» **REQUIRED TASK**: Lines before the one containing "Is the position" are excluded; print that line and every line after it through the end of the material below, exactly.

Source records
-- BEGIN --

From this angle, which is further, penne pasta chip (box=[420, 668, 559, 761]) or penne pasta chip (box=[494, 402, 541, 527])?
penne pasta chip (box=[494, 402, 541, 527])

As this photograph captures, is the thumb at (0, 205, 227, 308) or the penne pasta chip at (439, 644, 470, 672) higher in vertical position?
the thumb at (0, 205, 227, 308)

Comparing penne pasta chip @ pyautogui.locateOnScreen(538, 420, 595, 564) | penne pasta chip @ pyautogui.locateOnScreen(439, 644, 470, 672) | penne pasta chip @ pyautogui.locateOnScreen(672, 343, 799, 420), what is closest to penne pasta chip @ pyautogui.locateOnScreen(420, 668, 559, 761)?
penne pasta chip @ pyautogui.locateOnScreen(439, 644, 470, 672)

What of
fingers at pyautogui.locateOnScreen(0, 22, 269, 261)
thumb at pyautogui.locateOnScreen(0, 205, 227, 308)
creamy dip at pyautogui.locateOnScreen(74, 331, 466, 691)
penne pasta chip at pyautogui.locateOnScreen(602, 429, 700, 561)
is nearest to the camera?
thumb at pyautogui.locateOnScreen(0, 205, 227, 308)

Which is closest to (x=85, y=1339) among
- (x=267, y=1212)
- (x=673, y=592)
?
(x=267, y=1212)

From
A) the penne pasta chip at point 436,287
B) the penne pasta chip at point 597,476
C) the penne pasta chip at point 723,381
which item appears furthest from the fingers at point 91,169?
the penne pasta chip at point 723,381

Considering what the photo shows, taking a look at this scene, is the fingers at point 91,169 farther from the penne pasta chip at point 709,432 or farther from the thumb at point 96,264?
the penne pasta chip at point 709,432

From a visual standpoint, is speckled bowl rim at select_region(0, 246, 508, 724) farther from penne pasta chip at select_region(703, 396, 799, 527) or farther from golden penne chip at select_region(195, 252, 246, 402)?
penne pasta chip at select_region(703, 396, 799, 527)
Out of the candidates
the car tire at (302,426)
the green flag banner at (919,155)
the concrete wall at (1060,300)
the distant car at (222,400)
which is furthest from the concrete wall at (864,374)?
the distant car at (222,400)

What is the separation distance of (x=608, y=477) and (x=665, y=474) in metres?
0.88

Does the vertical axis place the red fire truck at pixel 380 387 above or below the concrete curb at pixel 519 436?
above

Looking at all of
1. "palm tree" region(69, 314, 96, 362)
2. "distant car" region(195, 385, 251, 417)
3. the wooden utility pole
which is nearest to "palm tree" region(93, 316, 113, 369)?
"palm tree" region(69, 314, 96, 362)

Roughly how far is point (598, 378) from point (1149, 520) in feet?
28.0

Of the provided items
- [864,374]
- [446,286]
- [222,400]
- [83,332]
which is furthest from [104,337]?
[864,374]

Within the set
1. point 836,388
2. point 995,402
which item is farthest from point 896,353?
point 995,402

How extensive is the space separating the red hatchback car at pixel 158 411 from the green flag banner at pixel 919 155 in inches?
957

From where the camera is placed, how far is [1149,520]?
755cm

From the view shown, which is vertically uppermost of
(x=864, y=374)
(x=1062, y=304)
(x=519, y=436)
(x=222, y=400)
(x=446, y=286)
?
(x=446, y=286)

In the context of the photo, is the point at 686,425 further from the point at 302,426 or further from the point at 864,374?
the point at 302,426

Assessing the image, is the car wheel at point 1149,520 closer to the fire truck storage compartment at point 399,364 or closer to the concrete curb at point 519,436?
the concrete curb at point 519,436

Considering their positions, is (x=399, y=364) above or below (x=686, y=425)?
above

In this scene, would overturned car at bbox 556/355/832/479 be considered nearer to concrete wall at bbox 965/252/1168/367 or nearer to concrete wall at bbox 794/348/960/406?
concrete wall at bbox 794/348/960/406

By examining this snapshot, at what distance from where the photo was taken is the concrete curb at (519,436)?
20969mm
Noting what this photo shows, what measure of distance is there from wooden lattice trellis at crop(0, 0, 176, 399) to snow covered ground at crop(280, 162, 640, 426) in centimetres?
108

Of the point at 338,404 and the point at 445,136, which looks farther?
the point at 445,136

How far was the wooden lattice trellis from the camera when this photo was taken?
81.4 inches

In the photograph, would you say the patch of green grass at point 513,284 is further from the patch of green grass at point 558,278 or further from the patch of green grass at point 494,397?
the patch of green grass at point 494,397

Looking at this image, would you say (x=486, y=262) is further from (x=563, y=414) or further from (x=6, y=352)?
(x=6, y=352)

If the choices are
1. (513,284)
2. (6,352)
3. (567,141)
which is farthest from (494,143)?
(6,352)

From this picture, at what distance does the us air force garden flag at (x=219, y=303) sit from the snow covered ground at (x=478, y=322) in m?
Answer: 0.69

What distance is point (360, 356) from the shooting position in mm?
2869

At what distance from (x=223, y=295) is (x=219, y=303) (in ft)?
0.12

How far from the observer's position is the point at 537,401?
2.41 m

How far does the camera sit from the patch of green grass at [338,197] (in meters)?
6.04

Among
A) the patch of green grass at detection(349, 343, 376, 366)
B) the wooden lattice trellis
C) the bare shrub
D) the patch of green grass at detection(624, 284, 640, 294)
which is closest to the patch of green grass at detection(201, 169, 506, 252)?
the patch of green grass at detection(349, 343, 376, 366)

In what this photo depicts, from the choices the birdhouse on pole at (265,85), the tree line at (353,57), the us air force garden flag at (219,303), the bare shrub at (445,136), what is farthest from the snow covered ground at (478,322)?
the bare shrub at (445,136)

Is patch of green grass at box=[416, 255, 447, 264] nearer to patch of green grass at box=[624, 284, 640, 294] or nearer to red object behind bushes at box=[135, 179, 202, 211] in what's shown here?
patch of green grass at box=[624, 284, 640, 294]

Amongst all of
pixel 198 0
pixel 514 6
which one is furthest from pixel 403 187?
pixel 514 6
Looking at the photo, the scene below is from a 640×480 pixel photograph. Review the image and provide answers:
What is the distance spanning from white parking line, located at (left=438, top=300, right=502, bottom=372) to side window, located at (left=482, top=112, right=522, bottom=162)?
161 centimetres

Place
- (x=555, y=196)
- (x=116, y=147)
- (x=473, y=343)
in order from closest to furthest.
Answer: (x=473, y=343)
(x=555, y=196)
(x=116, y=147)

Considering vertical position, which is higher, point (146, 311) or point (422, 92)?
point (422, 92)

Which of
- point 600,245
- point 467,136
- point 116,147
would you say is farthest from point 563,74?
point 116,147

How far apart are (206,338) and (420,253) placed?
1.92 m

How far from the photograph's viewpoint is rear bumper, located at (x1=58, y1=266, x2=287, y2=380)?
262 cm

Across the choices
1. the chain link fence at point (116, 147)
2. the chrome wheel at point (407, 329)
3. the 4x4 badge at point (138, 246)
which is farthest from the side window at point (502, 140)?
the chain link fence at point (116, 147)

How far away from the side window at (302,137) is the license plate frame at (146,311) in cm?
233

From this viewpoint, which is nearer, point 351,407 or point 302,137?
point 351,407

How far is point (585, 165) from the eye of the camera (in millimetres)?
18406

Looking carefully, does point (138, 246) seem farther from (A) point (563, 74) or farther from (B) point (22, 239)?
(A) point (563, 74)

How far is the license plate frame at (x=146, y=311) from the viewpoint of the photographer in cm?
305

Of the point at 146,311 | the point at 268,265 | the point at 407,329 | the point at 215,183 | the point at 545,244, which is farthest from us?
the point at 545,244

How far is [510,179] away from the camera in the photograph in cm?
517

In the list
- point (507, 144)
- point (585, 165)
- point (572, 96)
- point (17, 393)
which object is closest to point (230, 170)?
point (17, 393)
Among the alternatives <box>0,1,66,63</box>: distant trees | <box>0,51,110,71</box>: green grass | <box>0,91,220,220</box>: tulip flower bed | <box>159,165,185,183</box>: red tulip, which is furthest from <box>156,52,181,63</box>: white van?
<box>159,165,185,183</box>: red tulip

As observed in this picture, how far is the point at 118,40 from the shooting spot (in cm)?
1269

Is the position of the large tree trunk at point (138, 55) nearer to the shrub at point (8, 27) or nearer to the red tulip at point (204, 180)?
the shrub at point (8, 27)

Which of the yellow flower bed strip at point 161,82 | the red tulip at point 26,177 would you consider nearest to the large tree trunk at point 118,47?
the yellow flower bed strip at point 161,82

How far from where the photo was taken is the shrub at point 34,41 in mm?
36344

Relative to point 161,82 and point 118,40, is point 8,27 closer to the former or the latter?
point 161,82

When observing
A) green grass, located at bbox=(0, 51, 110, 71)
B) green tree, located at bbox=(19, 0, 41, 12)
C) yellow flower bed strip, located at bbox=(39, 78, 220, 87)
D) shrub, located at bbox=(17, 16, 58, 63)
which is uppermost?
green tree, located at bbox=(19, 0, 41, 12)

-- END --

» **RESPONSE**:
Is the position of the large tree trunk at point (138, 55) nearer to the shrub at point (8, 27) or nearer to the red tulip at point (204, 180)?
the shrub at point (8, 27)

Which of the yellow flower bed strip at point 161,82 | the red tulip at point 26,177 would you consider nearest to the large tree trunk at point 118,47?
the yellow flower bed strip at point 161,82

How far from where the photo was taken is the shrub at point 34,41 in mm?
36344

Relative to point 161,82 and point 118,40, is point 8,27 closer to the former or the latter?
point 161,82

When observing
A) green grass, located at bbox=(0, 51, 110, 71)
B) green tree, located at bbox=(19, 0, 41, 12)
C) yellow flower bed strip, located at bbox=(39, 78, 220, 87)
D) shrub, located at bbox=(17, 16, 58, 63)
which is uppermost?
green tree, located at bbox=(19, 0, 41, 12)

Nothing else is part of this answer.